According to Adam Klasfeld of law And Crime, Carroll’s lawyer argued that Trump’s posts violated two court orders, ones ordering the participants not to talk about the lawyers or the issue of the DNA sample.

Trump E sex accuser Jean Carroll is ‘fed up’ with women not being heard

Judge Lewis Kaplan said that Trump “for three years refused to give a DNA sample, and now he wants it in the case?”

The judge called the comments “totally inappropriate.”

Trump’s attorney, Joe Tacopina, responded that he would “try to discuss it with my client” and that he would ask Trump to “refrain from making any further posts about this case.”

The judge responded, “Well, I hope he has more success,” adding that Trump “may or may not be manipulating a new source of potential liability.
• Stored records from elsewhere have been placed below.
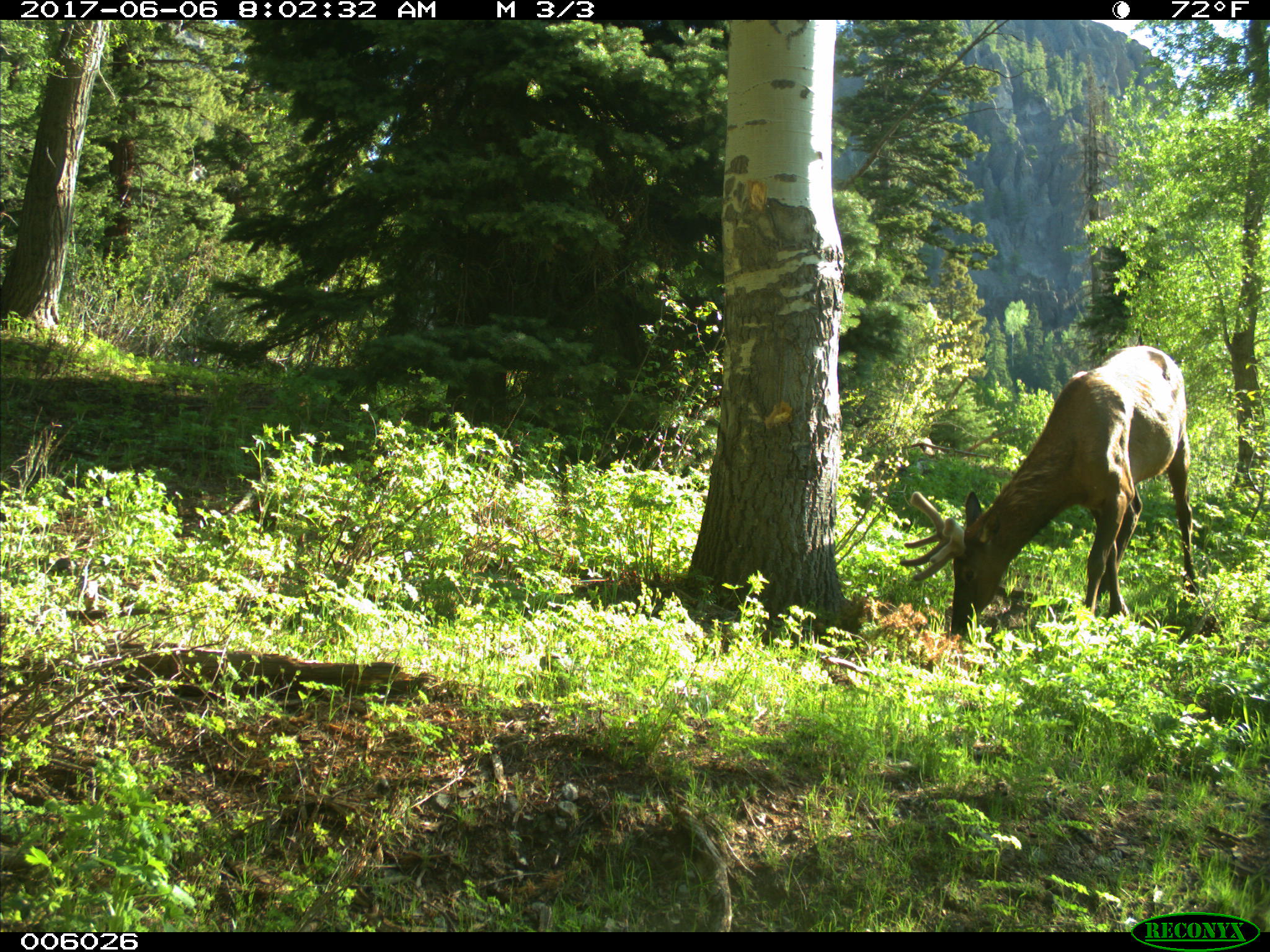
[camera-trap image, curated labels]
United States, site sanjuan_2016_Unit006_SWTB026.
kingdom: Animalia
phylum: Chordata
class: Mammalia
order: Artiodactyla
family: Cervidae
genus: Cervus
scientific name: Cervus elaphus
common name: red deer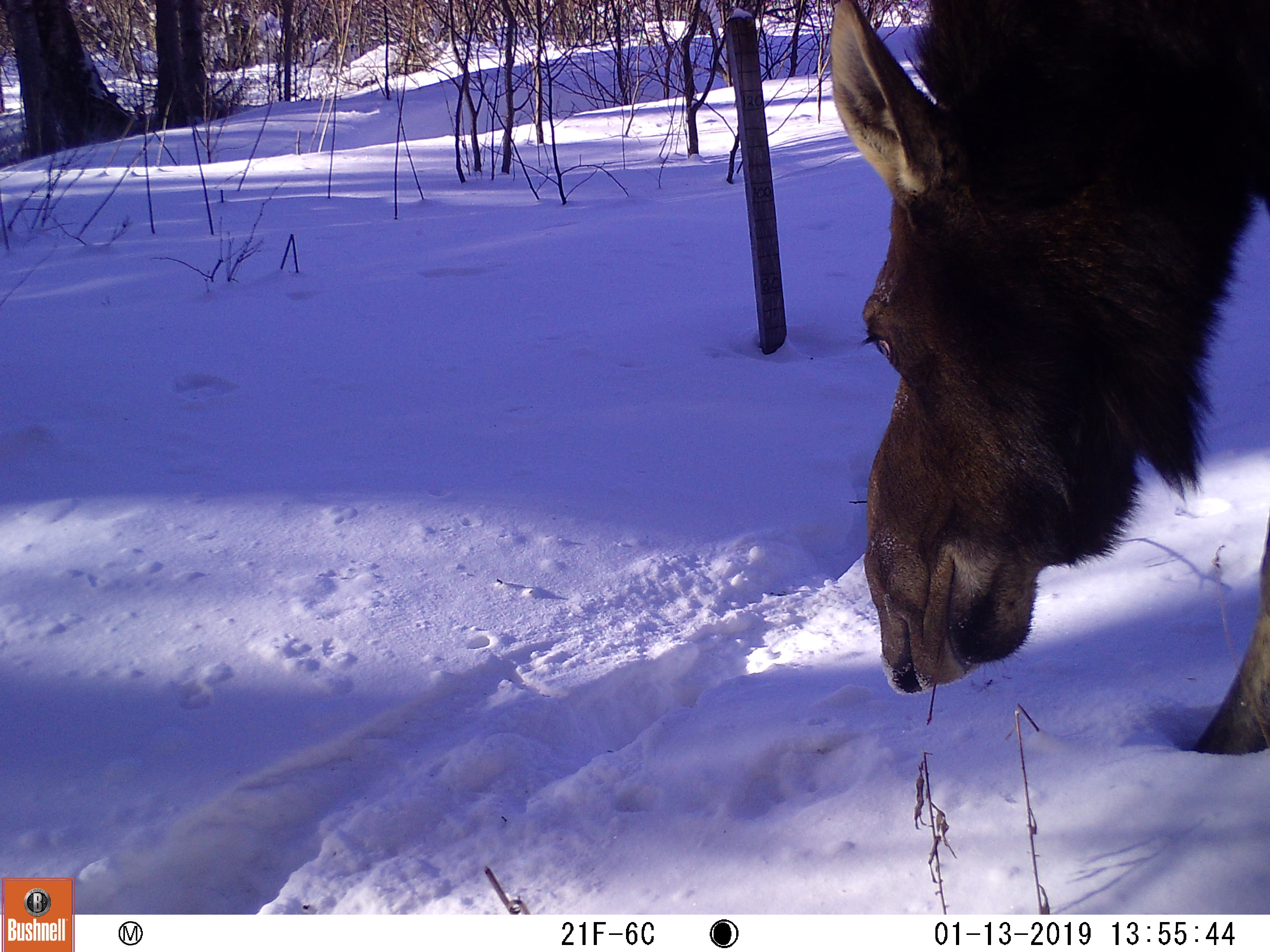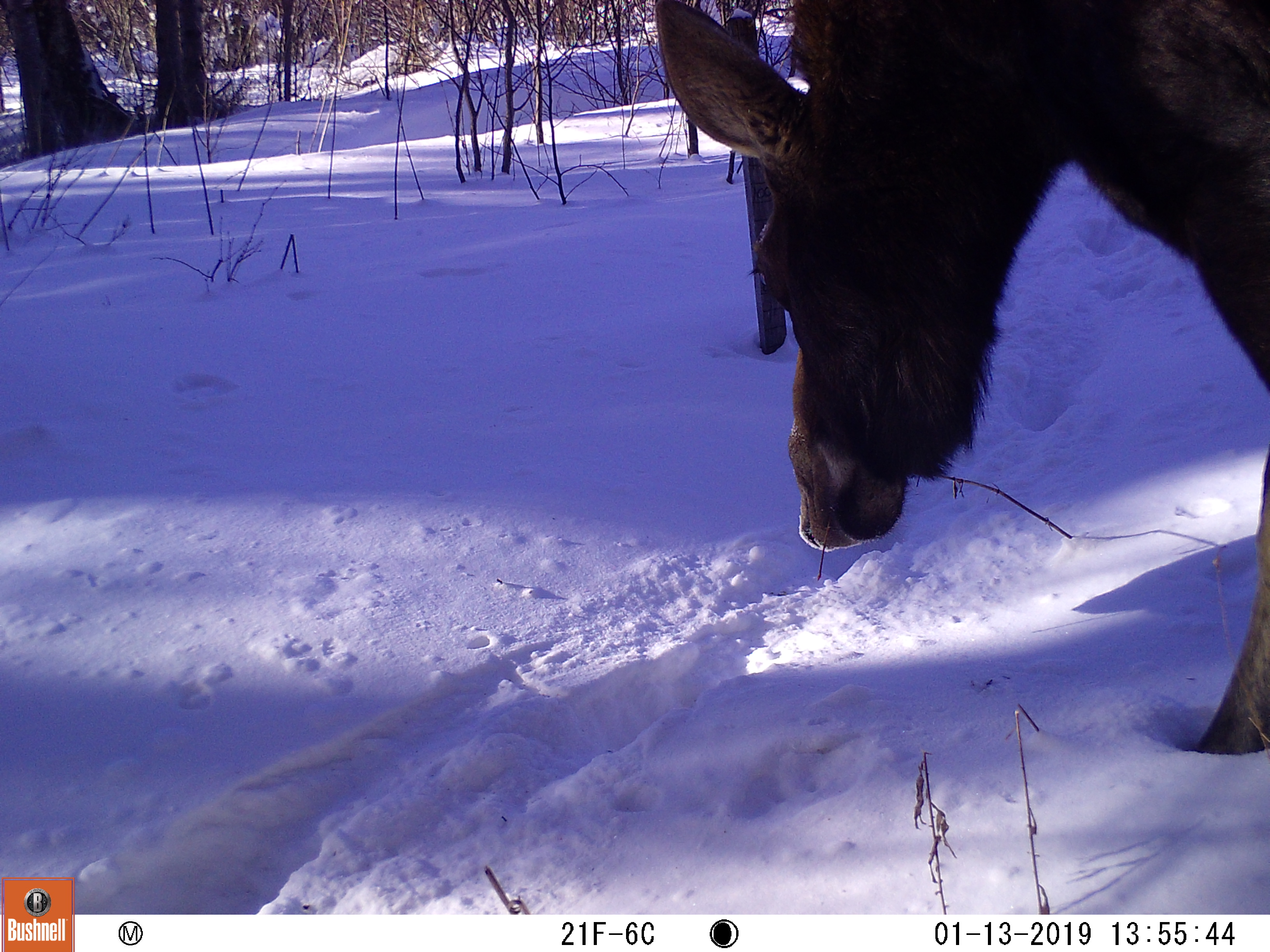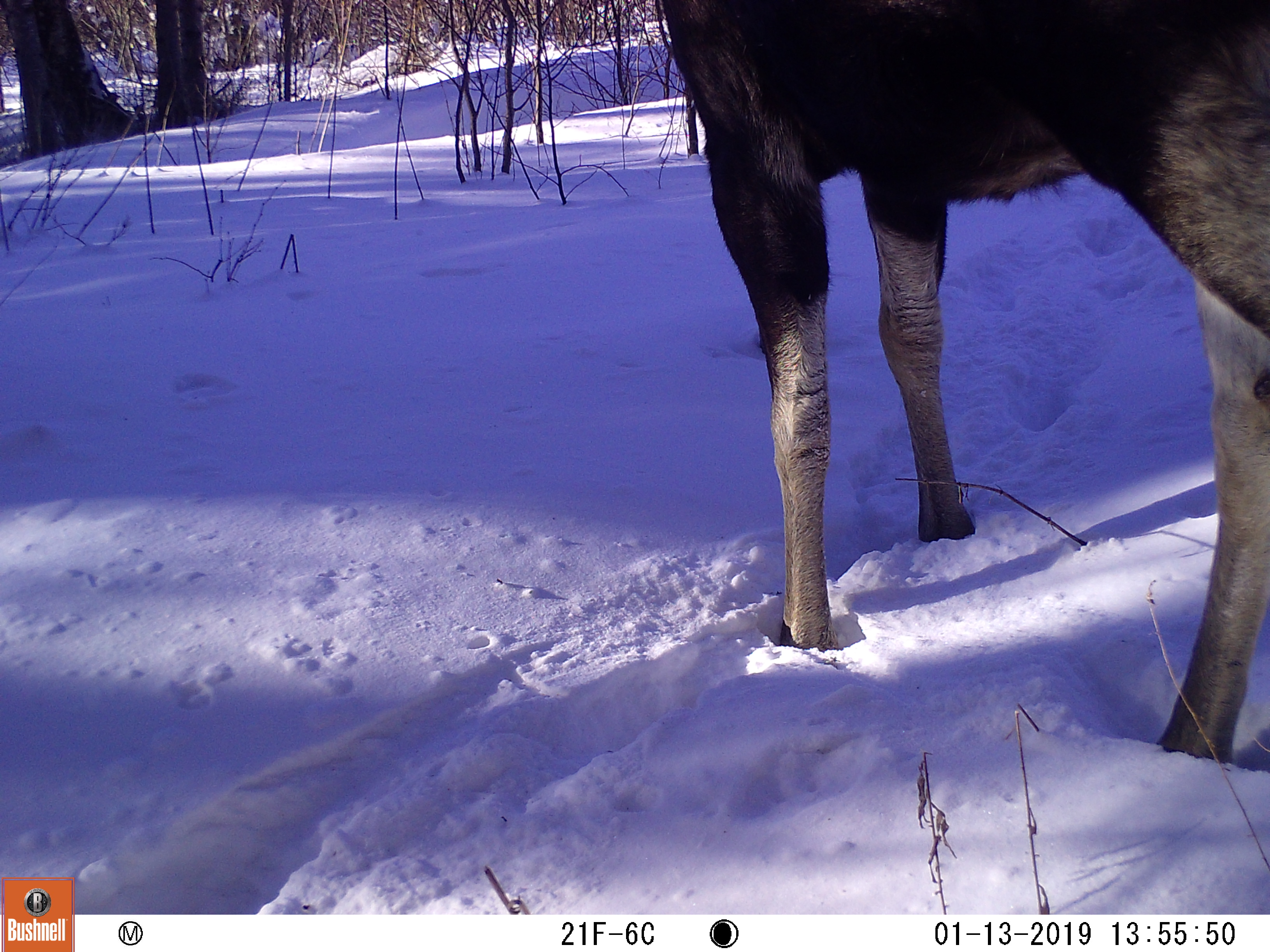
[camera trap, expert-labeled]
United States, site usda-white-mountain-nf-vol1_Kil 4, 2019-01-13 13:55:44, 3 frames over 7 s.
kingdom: Animalia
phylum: Chordata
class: Mammalia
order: Artiodactyla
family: Cervidae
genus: Alces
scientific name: Alces alces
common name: moose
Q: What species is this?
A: Moose (Alces alces).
And I think you know what I mean.”

The civil rape trial stems from Carroll’s claim that Trump raped her in a dressing room nearly 30 years ago.

Ms. Carroll, then a magazine writer and television host, bumped into Mr. Trump at the luxury Bergdorf Goodman department store in New York.

As Carroll wrote in his 2019 memoir What do we need men for?, He recognized her as “that lady from the advice.” She knew him as “that real estate mogul.”

Trump allegedly told her that he was there to buy a gift for “a girl” and asked for her help in choosing an appropriate item.

She placed the incident in late 1995 or early 1996 when the future president was married to Marla Maples.

The couple headed to the lingerie section, where Trump suggested she try on a lace bodysuit.

She claims that she jokingly said that she should try it instead.

When they reached the locker room, Carroll alleges that Trump pushed her against a wall, put his hands under her dress and pulled down her stockings.

He then unbuttoned his pants and “forcing his fingers around my private area, he pushes his penis halfway, or completely, I’m not sure, into me,” she wrote.

A “colossal struggle” ensued, he said, and Ms Carroll finally pushed him and ran out of the dressing room. The episode was over in less than three minutes, she wrote.

Carroll’s attorney, Roberta Kaplan, said they tried for three years to get Trump’s DNA sample to compare it to stains found on the dress she was wearing that day.

After refusing to provide a sample, Trump’s lawyers made a last-minute offer to do so earlier this year. Judge Kaplan rejected the offer.